In de afgelopen vier jaar zijn Nederlandse 15-jarigen er flink op achteruitgegaan bij wiskunde, natuurwetenschappen en leesvaardigheid. Dit blijkt uit het internationale trendonderzoek PISA-2022 (Programme for International Student Assessment), waarvan de resultaten op 5 december 2023 bekend zijn gemaakt. Martina Meelissen (projectleider), Nathalie Maasen en Jolien Valk van de Faculteit BMS zijn verantwoordelijk geweest voor de uitvoering van PISA door de Universiteit Twente.

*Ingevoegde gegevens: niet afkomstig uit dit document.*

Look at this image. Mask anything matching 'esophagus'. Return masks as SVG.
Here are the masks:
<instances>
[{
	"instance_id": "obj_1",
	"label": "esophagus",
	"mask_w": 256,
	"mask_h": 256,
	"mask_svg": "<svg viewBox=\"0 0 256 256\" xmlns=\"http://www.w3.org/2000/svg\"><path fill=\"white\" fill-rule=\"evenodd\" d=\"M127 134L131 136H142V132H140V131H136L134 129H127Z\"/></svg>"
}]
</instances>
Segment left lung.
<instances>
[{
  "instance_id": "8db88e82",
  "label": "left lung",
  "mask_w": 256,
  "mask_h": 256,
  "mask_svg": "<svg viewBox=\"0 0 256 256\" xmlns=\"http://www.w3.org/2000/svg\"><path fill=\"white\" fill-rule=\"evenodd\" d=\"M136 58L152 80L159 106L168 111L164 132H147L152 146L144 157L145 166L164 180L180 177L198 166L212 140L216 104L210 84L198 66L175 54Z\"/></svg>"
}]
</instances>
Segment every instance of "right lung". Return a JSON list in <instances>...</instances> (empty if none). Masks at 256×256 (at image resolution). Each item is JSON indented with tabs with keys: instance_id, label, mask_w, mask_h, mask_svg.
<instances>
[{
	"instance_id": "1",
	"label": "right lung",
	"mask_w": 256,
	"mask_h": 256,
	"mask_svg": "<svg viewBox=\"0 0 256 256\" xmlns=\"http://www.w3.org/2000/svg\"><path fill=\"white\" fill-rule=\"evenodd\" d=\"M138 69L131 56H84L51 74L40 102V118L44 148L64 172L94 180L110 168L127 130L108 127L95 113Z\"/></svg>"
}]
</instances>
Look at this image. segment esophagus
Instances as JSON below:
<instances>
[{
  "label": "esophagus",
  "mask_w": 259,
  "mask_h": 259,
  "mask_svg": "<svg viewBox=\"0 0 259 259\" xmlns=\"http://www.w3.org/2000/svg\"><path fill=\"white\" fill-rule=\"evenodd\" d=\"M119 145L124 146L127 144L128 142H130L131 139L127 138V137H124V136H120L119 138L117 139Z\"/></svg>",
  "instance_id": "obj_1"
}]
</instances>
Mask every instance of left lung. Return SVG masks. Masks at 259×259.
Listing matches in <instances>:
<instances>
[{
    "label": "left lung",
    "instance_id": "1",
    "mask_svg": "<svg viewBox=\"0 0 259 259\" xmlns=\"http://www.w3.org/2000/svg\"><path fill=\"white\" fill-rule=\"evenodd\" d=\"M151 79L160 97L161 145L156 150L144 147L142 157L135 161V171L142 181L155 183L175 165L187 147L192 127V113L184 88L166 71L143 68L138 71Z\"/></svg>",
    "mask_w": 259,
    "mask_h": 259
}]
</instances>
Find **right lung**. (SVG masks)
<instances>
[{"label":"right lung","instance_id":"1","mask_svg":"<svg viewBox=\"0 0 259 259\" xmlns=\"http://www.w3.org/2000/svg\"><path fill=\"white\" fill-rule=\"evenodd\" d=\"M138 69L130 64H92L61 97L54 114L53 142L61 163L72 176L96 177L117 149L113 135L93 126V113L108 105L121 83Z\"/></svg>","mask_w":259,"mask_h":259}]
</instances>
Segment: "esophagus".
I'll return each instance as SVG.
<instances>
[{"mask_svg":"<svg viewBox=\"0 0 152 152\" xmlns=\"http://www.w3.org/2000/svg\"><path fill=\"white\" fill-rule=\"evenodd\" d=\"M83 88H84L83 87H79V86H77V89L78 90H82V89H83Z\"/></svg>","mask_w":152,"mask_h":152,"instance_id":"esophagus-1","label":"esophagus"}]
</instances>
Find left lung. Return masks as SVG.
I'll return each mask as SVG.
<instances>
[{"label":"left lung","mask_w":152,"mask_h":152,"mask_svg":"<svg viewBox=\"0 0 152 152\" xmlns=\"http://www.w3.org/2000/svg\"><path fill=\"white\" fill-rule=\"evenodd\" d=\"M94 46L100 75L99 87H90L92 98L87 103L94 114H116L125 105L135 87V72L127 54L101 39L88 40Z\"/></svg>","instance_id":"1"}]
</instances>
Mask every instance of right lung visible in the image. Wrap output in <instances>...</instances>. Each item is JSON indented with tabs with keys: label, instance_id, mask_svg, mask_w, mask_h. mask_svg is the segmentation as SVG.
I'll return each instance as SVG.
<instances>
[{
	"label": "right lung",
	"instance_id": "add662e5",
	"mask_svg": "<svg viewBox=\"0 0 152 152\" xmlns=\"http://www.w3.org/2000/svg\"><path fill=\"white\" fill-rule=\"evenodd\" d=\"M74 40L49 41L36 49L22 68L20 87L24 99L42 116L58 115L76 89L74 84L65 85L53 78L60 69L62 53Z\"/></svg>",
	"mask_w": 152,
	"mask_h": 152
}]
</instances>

PISA meet elke drie of vier jaar wereldwijd de prestaties en het welbevinden van 15-jarigen in het voortgezet onderwijs. Nederland is niet het enige land met dalende leerlingprestaties. Ook in veel andere landen presteren leerlingen aanmerkelijk minder goed in de getoetste vakken dan in 2018. In Nederland zijn de prestaties van meisjes en vmbo-leerlingen het sterkst afgenomen. De dalingen zijn waarschijnlijk mede het gevolg van de scholensluitingen tijdens de coronapandemie. Leesvaardigheid is in Nederland echter nog veel sterker gedaald dan in veel andere landen en komt daarmee onder het OESO-gemiddelde. Voor wiskunde presteert Nederland nog wel steeds ruim boven het OESO-gemiddelde.
Prestaties gedaald
Het is de eerste keer in de geschiedenis van PISA dat de prestaties van 15-jarigen er in zoveel landen zo sterk op achteruit zijn gegaan. Ook in Nederland hebben leerlingen behoorlijk lager gescoord op de PISA-toets dan in 2018. De prestaties in wiskunde en natuurwetenschappen van meisjes zijn sterker afgenomen dan die van jongens. Ook zijn de prestaties van vmbo-leerlingen in wiskunde en leesvaardigheid sterker gedaald dan die van havo- en vwo-leerlingen. De achteruitgang van de wiskundeprestaties is in vmbo basis bijna vier keer zo groot als in het vwo.
Coronapandemie
Waarschijnlijk heeft in veel PISA-landen het tijdelijk sluiten van scholen tijdens de coronapandemie een rol gespeeld. Ruim de helft van de Nederlandse leerlingen geeft zelf aan dat zij tijdens de scholensluitingen achterop raakten met hun schoolwerk. Tijdens de scholensluitingen voelde 30% van de 15-jarigen zich eenzaam; dit waren vaker meisjes dan jongens. Leerlingen in vmbo basis zijn hierover het minst positief. Driekwart van de Nederlandse 15-jarigen is wel positief over de beschikbaarheid van hun docenten toen ze hulp nodig hadden tijdens het thuisleren. Nederlandse leerlingen hebben minder sterk het gevoel erbij te horen op hun school dan in 2018. Gemiddeld geven Nederlandse 15-jarigen hun leven een 7,3. Dit is hoger dan hun leeftijdsgenoten uit omringende landen.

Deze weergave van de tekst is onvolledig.